Two-Sided Responsibilities

For trust to thrive, Crowley says teams must be accountable and leaders reliable. Accountable teams deliver commitments, ask for help early, and learn from mistakes. Reliable leaders set clear expectations, act with integrity, empower rather than micro-manage, and back their people publicly. He encourages open discussions about calling out behaviours respectfully—a practice borrowed from elite sports teams where players confront each other constructively after poor performance.

Fix the Problem or Fix the Process

Crowley closes with a pragmatic mantra: “If it happens once, fix the problem. If it keeps happening, fix the process.” When mistakes recur, redesign the system instead of blaming people. As in safety engineering, organisations must close the gap between “work imagined” (policy) and “work done” (reality). Leaders who build trust do more than bond teams—they create systems resilient to human fallibility. Accountability paired with reliability is, to Crowley, the grease that makes productivity frictionless.

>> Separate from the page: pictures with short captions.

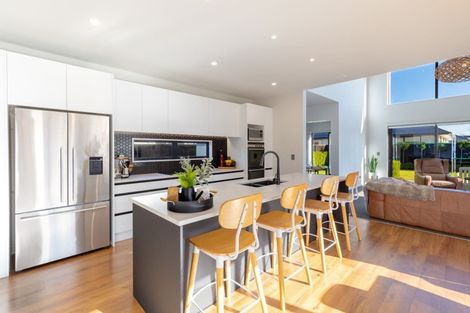 Photo of property in 3 Hinterland Drive, Prebbleton, 7604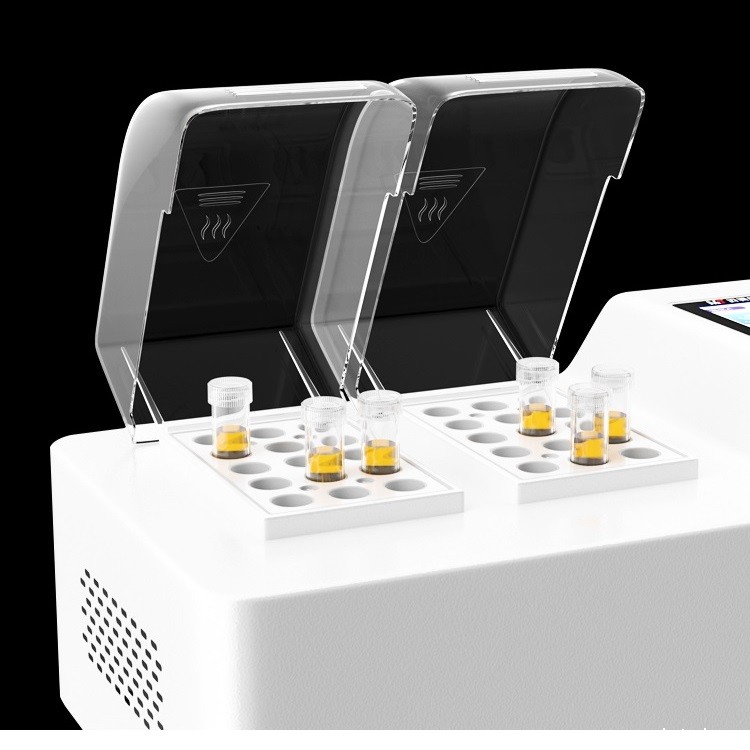 1682167729536683.jpg 消解仪.jpg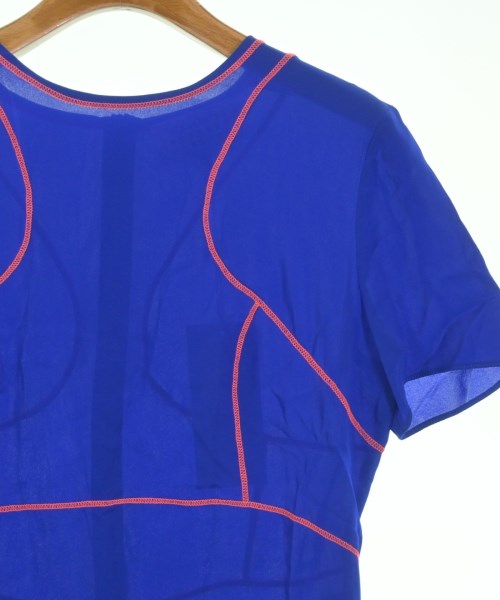 Maison Margiela 女襯衫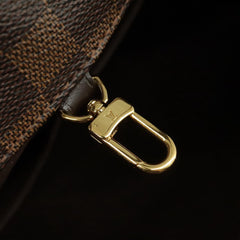 Louis Vuitton Marylebone
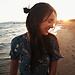 Nerea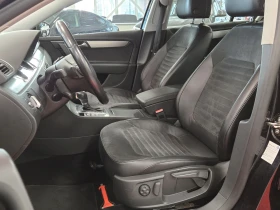 Обява за продажба на VW Passat 1.4 TSI / DSG / Highline ~14 900 лв. - изображение 9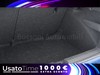 Skoda Kamiq 1.0 tsi 95cv ambition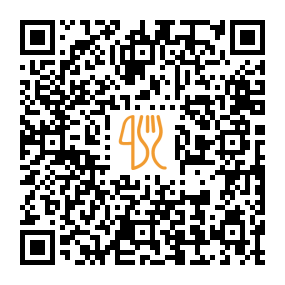 QR-code link para o menu de Mount Everest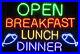 Open_Breakfast_Lunch_Dinner_Shop_Neon_Sign_Glass_Artwork_Restaurant_Vintage_01_kqiw
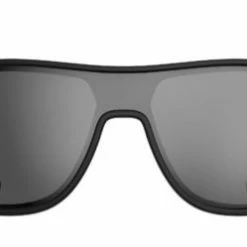 Tifosi Optics Sizzle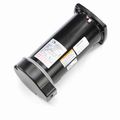 Product Image of Motor 1.65 hp 115/230v 1spd Sqfl 48y Frame, Thd, HSQ165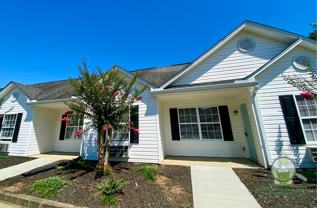 13 Staunton Bridge Road - Photo 1 of 1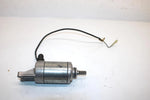18 Suzuki King Quad 500 Oem Starter Motor 31100-11H00 AS3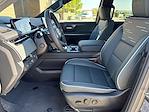 2026 GMC Sierra EV Crew Cab AWD Pickup for sale #G260099 - photo 26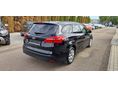 FORD FOCUS 2015/11 - 4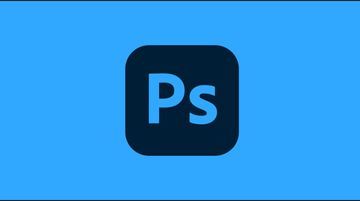 Pria Ini Bikin Kloningan Aplikasi Adobe Pakai AI Gratis: Solusi Murah bagi Desainer Digital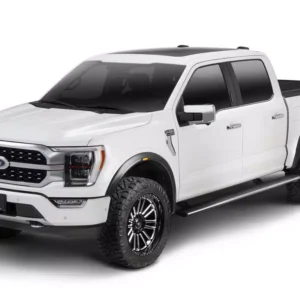 Husky Liners® RVL Fender Flares™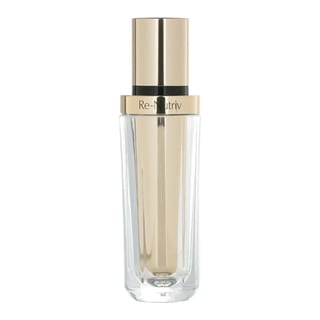 Estée Lauder Re-Nutriv Ultimate Diamond Transformative Brilliance Serum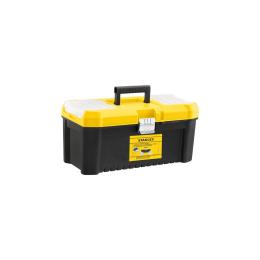 Ящик для інструментів DEWALT ESSENTIA (STST75785-1)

Practice Respectful Negotiation

In the final act of Lead Smart, Crowley addresses the external interface—how leaders and teams negotiate with others across their organisations. He reframes negotiation not as conflict but as collaboration. “Everything in life is a negotiation,” he writes, “but it should be respectful.” This mindset allows leaders to maintain productivity across boundaries without creating adversarial tension.

Collaborative, Not Adversarial

Crowley’s anecdote about friends negotiating for a better table at a restaurant in Amsterdam illustrates his point. Instead of demands, they used open questions: “What could we do to make this possible?” The result was win/win. In corporate contexts, leaders can mirror this “collaborative negotiation” to handle deadlines, resource constraints, and priorities across teams.

The Urgency Dials

To manage unreasonable deadlines, Crowley recommends visualising “Urgency Dials”—adjustable levers such as deadline, scope, quality, budget, resources, and risk. If time is nonnegotiable, adjust scope or quality instead. He uses the marshmallow story from his earlier chapters to teach delayed gratification: offer others the choice between a short meeting now (a single marshmallow) or a deeper one later (two marshmallows). Negotiation, he insists, is about choice and transparency, not compromise under duress.

Holding the Line

Crowley closes with the metaphor of William Wallace from Braveheart: leaders must hold their line against busyness, disorganisation, and external pressure. Coaching teams to negotiate intelligently protects their time and energy. “They may take our schedules,” he jokes, “but they’ll never take our freedom!” Productive leaders, he argues, are calm defenders of focus amid chaos.

Ultimately, respectful negotiation is the capstone skill for leading smart. It’s the bridge between internal discipline and external collaboration—a way to extend your productivity ethos across the entire organisational ecosystem.